— The exercise —
Count the lines in the records below that contain the string "locate". Reply with the number alone.

— Raw data —
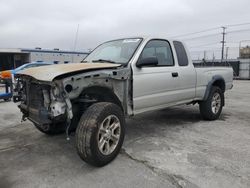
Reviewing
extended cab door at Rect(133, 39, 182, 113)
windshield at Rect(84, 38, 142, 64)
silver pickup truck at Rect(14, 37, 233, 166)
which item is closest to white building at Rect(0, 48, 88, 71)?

...

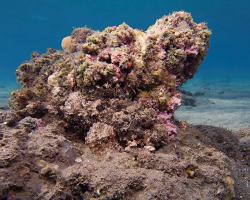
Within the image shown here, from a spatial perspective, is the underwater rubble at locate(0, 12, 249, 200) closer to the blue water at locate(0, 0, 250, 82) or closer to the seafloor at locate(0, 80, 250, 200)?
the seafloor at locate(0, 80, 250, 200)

— The reply —
2